# [Given passage]
WHO expert panel urges pilot roll-out of first malaria vaccine
A World Health Organization expert panel on Friday recommended pilot roll-outs of the world's most advanced malaria vaccine in young children in several areas of sub-Saharan Africa, before considering wider use.
The panel, brought in to advise the UN health agency on immunisation policies, said the Mosquirix or RTS,S vaccine, should be given in three to five different areas with moderate-to-high malaria transmission, reaching up to a million children.
The first dose would be given to children between the ages of five and 17 months and the aim would be to assess its protective effect and whether it will be practical to administer four doses in routine vaccination programmes.
"In these areas of Africa ... the number one killer now of children is malaria," professor Jon Abramson, chair of the WHO Strategic Advisory Group of Experts (SAGE) on Immunization, told reporters.
Mosquirix is the most clinically-advanced vaccine against the mosquito-borne disease that infects some 200 million people and kills about 600,000 every year, more than 75 percent of them children under five.
In sub-Saharan Africa alone, the plasmodium parasite kills about 1,200 children on average per day, according to the WHO.
Developed by GlaxoSmithKline with funding from the Bill & Melinda Gates Foundation, Mosquirix is the first malaria vaccine to reach Phase III clinical testing -- the final stage before market approval -- and the first to be assessed by regulators.
Abramson said the pilot roll-outs could pave the way for wide-scale deployment of the vaccine within the next five years.
In April, the results of a years-long trial with 15,500 children in seven African countries were published in The Lancet medical journal -- announcing mixed success.
The drug offered only partial protection that waned with time, researchers found, but even so could prevent millions of cases.
Abramson said one of the biggest concerns was whether parents would bring their children back for a final fourth dose of the vaccine, which must be given a year and a half after the first three doses.

# [Tasks and exercises]
#1 Quote the malaria vaccine article word for word, everything from "The panel, brought" down to "children under five.".
#2 In the malaria vaccine article, how many children took part in the trial whose results were published in The Lancet?
The records that follow are separate from the malaria vaccine article.

# [Source information]
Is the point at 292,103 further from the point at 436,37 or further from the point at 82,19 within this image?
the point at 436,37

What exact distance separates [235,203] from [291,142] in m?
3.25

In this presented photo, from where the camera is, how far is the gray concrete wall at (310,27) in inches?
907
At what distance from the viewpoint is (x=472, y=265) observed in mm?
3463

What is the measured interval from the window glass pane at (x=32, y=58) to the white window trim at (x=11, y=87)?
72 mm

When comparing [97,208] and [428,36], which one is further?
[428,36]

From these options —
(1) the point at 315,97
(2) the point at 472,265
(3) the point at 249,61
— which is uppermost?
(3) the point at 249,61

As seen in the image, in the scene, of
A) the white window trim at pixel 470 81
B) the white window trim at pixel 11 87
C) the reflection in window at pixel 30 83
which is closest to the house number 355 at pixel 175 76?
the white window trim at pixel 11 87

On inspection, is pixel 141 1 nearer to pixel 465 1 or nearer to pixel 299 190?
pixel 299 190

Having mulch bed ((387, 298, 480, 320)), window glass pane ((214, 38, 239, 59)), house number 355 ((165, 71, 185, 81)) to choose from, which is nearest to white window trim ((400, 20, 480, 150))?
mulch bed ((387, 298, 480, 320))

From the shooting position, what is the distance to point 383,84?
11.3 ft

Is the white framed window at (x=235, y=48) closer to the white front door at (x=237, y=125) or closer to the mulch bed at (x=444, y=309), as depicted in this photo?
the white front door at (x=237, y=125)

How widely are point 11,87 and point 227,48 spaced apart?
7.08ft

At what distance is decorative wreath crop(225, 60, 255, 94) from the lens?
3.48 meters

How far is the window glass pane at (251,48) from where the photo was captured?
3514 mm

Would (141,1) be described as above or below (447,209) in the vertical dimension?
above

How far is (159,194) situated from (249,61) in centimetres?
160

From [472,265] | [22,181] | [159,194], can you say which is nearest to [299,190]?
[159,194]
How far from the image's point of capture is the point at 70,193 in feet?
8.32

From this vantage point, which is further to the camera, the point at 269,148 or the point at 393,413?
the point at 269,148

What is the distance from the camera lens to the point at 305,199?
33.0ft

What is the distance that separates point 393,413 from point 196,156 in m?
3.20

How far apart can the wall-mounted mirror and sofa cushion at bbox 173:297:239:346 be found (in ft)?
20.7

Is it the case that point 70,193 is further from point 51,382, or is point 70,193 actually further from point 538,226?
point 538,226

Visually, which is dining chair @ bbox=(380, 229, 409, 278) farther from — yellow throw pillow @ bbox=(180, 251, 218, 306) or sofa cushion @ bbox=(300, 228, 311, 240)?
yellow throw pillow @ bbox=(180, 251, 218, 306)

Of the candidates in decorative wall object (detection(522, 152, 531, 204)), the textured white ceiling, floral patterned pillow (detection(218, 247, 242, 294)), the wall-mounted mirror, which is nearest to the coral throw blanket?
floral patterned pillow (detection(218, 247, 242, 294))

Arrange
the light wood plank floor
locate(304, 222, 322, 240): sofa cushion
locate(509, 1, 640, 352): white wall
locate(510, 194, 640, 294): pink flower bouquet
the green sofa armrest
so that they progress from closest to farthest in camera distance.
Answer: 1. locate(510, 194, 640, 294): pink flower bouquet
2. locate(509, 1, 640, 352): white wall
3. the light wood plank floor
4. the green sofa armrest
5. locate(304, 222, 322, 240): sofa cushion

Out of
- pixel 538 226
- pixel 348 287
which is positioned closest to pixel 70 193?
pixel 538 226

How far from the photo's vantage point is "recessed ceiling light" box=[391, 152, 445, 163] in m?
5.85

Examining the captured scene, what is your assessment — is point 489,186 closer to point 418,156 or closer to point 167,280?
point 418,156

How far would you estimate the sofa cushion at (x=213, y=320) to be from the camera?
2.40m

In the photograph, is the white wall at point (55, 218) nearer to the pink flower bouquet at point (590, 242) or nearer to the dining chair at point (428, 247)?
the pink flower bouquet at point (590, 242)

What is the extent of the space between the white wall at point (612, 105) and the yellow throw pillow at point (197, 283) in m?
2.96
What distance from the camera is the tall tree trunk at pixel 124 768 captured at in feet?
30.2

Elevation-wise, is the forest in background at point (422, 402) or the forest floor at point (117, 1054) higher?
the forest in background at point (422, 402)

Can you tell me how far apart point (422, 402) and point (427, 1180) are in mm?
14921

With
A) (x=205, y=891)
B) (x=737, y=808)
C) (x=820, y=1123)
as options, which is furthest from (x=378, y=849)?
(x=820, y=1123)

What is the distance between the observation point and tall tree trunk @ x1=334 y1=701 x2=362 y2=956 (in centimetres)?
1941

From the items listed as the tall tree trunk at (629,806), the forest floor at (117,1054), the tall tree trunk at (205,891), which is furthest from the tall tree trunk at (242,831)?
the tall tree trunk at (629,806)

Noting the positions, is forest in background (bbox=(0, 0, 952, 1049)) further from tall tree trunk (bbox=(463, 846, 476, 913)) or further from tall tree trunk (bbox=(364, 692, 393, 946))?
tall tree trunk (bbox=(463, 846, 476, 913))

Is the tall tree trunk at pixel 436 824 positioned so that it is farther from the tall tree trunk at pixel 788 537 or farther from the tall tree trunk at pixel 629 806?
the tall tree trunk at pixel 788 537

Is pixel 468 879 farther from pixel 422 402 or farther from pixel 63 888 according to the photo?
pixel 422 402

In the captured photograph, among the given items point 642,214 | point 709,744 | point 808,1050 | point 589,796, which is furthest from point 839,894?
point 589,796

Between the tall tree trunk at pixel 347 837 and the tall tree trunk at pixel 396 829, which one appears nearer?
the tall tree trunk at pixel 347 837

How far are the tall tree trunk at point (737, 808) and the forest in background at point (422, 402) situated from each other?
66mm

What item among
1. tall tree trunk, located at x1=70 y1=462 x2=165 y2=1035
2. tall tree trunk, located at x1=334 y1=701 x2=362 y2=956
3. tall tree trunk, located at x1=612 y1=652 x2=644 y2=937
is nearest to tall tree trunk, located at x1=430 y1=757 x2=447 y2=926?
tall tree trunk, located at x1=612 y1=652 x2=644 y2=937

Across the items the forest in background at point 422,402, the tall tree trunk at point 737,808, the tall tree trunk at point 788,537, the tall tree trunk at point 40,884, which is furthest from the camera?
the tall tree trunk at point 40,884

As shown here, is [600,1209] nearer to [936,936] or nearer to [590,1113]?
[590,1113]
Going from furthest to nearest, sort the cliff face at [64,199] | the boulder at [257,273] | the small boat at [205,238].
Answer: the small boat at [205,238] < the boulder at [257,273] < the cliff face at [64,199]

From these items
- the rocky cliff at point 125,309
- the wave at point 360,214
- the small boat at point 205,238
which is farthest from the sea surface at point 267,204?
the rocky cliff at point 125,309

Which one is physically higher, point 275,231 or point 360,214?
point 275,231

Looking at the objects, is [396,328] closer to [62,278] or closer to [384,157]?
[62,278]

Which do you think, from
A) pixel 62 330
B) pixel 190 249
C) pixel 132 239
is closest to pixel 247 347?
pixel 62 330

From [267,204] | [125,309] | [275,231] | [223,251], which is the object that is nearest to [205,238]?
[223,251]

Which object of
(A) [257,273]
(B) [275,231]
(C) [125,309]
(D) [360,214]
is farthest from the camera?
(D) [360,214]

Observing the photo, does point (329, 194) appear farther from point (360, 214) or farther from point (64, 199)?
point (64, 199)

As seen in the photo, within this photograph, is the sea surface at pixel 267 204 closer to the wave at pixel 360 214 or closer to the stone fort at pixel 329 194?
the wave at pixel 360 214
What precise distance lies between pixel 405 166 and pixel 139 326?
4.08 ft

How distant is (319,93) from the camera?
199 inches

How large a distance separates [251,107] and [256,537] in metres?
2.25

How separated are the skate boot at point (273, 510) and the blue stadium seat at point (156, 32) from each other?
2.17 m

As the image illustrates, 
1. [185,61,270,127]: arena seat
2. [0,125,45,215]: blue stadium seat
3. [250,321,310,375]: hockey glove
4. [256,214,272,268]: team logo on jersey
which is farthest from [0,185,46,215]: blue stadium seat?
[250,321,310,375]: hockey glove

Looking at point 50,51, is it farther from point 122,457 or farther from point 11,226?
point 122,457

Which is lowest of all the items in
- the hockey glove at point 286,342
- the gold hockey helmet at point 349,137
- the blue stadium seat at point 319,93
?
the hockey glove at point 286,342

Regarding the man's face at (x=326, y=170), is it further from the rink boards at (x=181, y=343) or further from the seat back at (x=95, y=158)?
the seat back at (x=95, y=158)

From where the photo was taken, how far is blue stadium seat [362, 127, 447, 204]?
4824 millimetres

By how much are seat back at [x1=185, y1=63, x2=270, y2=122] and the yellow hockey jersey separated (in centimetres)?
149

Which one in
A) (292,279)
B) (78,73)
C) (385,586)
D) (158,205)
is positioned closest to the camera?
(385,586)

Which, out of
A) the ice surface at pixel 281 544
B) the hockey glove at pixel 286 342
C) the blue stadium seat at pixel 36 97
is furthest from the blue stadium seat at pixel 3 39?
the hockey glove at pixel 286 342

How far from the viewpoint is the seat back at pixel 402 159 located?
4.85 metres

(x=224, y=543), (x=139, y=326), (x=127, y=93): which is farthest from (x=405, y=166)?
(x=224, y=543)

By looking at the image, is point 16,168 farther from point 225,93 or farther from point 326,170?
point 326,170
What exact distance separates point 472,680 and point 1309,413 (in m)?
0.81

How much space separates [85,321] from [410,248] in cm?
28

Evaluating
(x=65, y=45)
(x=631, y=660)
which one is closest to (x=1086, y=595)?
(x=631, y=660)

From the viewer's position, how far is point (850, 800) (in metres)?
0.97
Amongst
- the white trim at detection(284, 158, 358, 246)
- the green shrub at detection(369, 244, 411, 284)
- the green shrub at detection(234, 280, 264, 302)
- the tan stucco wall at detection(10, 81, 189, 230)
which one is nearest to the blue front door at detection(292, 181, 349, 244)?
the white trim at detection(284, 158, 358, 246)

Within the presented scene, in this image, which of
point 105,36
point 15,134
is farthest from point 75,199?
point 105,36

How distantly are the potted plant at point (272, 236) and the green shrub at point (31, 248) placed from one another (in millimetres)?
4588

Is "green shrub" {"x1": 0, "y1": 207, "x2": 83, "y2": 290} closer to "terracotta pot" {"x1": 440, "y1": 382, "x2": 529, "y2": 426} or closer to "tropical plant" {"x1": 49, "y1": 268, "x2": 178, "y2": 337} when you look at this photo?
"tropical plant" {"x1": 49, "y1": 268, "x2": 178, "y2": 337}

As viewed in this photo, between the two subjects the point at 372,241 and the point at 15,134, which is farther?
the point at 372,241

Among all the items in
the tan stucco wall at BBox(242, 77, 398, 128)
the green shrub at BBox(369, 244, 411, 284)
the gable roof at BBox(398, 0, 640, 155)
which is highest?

# [Task solutions]
#1
The panel, brought in to advise the UN health agency on immunisation policies, said the Mosquirix or RTS,S vaccine, should be given in three to five different areas with moderate-to-high malaria transmission, reaching up to a million children.
The first dose would be given to children between the ages of five and 17 months and the aim would be to assess its protective effect and whether it will be practical to administer four doses in routine vaccination programmes.
"In these areas of Africa ... the number one killer now of children is malaria," professor Jon Abramson, chair of the WHO Strategic Advisory Group of Experts (SAGE) on Immunization, told reporters.
Mosquirix is the most clinically-advanced vaccine against the mosquito-borne disease that infects some 200 million people and kills about 600,000 every year, more than 75 percent of them children under five.

#2 15,500 children